A very common lobster

The European lobster, also known as the common lobster, has always been a king of foods in Britain. Elsewhere however he has much been sneered at.

Originally in the States lobster was so reviled as a food it was used only for fertiliser and fish bait. Later, the lobster was catapulted to stardom in menu America due to its wide availability as a canned food deemed only fit for slaves, servants and society’s lower classes.

Very common lobster

Servants even specified in employment contracts that they would not be forced to eat lobster more than twice in any given week and, much to the displeasure of prisoners, canned lobster was a staple diet for inmates in America’s penal system.

America’s more cosmopolitan east coasters of New York and Boston gradually adopted the lobster and it rose in popularity and value from the mid 1800s onwards. He has, ever since, been on a rocket to universal stardom.

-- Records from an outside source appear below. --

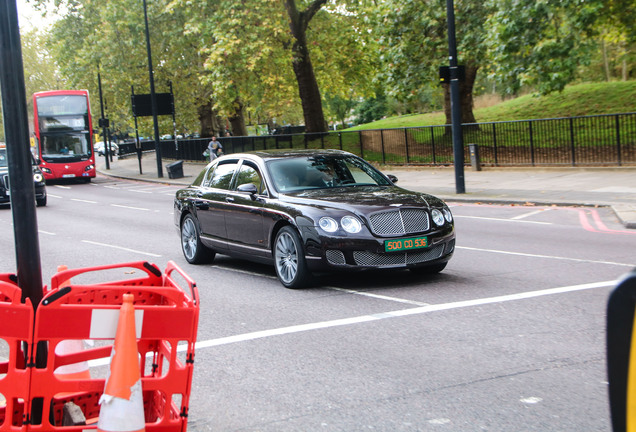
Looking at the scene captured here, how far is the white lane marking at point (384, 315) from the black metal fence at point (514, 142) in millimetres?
15485

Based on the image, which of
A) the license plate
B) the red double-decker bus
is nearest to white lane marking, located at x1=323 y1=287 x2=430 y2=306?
the license plate

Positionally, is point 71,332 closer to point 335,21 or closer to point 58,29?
point 335,21

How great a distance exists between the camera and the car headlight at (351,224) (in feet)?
28.2

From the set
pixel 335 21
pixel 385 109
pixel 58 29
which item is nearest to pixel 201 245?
pixel 335 21

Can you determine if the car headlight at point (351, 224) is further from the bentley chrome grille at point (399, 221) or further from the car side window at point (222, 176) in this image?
the car side window at point (222, 176)

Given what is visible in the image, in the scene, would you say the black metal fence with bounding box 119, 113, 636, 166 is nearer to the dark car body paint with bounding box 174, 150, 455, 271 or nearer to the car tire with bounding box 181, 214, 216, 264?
the dark car body paint with bounding box 174, 150, 455, 271

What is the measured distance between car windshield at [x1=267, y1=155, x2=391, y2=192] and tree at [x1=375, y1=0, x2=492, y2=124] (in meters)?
17.7

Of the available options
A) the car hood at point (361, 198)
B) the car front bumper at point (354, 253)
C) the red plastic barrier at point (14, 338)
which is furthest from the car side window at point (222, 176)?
the red plastic barrier at point (14, 338)

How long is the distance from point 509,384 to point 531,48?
20.1 m

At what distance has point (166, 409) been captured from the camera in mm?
3986

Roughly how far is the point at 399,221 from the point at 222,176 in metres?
3.35

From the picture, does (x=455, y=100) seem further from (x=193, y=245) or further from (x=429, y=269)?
(x=429, y=269)

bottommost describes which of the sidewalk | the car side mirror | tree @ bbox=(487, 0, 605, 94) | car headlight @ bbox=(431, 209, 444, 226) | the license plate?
the sidewalk

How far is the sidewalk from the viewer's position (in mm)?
16672
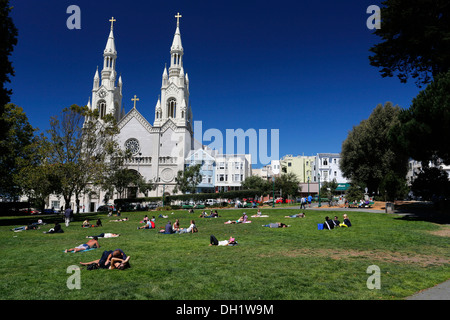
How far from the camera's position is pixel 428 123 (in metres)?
20.3

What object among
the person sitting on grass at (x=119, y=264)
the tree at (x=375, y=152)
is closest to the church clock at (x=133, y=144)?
the tree at (x=375, y=152)

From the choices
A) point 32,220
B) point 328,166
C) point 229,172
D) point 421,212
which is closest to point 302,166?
point 328,166

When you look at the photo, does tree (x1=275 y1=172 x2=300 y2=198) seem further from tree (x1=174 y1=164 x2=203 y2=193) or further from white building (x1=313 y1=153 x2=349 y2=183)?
white building (x1=313 y1=153 x2=349 y2=183)

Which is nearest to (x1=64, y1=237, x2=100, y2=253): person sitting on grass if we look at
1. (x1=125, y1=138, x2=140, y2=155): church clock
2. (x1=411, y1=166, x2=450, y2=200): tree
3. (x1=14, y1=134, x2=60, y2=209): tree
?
(x1=14, y1=134, x2=60, y2=209): tree

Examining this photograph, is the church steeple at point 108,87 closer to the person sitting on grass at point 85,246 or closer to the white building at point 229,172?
the white building at point 229,172

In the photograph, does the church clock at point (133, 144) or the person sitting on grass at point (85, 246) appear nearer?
the person sitting on grass at point (85, 246)

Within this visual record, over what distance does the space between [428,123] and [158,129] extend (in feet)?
204

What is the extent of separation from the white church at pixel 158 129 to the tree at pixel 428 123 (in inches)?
2186

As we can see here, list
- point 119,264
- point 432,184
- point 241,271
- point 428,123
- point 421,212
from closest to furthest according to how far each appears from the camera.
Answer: point 241,271 → point 119,264 → point 428,123 → point 421,212 → point 432,184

However, the lobster in America still holds an extraordinarily inverse market position where, ironically, new-shell lobsters with delicate sweet meat are cheaper than tougher and more course flavour old-shell lobsters. Whoever suggested Yanks don’t do irony?

New shell lobster

The new-shell lobsters have recently moulted and are new in their delicate paper-thin shells. They also have less meat inside them, as this young lobster has not yet grown into its skin. They are so delicate they do not travel well and only command a smaller and more local market from the harbour towns where they are brought ashore. They are delicious.

Old shell lobster

Older, or hard-shell, lobsters better survive the journey inland to Boston and New York because their shells are firmer. They travel well in their battle hardened and aged armour, stacked high and often air freighted to other countries. Here they can be sold for more because, in true American style, bigger is of course better. But the meat has a courser taste, is not as tender and not as sweet. Economics dictate they can be sold for a greater sum.


Shabby shack chic

The adage to only eat fish if you can see the sea could never be more apt. They say the best place to eat lobster in the states is in a Maine fishing shack. The shabbier shack the better.

At Octane we like to eat ocean-fresh* lobster from the very shore it is caught, on the day it is caught.

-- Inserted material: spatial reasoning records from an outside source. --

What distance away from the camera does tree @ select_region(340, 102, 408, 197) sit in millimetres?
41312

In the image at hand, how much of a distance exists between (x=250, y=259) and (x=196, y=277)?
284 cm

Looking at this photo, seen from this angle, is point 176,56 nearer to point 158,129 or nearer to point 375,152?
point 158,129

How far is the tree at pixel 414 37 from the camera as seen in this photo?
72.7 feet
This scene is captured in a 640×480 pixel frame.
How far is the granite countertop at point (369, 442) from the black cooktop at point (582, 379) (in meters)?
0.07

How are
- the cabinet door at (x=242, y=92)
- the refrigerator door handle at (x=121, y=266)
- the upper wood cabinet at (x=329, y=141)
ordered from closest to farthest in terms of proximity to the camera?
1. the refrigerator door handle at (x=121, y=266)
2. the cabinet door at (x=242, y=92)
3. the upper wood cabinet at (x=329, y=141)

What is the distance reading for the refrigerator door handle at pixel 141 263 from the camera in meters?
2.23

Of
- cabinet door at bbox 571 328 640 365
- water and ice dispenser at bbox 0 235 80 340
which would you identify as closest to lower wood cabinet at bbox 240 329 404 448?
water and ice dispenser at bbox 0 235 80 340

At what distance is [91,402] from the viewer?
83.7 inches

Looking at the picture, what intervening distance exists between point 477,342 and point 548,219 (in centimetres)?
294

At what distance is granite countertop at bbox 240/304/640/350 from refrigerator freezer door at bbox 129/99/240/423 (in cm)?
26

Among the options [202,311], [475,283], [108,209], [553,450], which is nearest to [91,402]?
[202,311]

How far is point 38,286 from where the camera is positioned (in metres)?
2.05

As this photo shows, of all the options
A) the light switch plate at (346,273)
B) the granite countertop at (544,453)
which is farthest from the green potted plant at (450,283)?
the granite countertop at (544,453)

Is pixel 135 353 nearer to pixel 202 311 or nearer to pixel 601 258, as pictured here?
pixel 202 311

* the term fresh is of course relative. On the high-street, at supermarkets and in city restaurants fresh fish means days old so, when patiently waiting for your number to be called at the fish-counter, be ready to ask where your fish is from and how many days ago your fish was likely caught. Supermarkets invent terms to suit their needs and, as a discerning consumer, it really is your right to challenge nonsense. At Octane we have therefore been forced to make a new, differentiated and entirely transparent definition – Ocean-fresh. Simply put, it means caught same-day.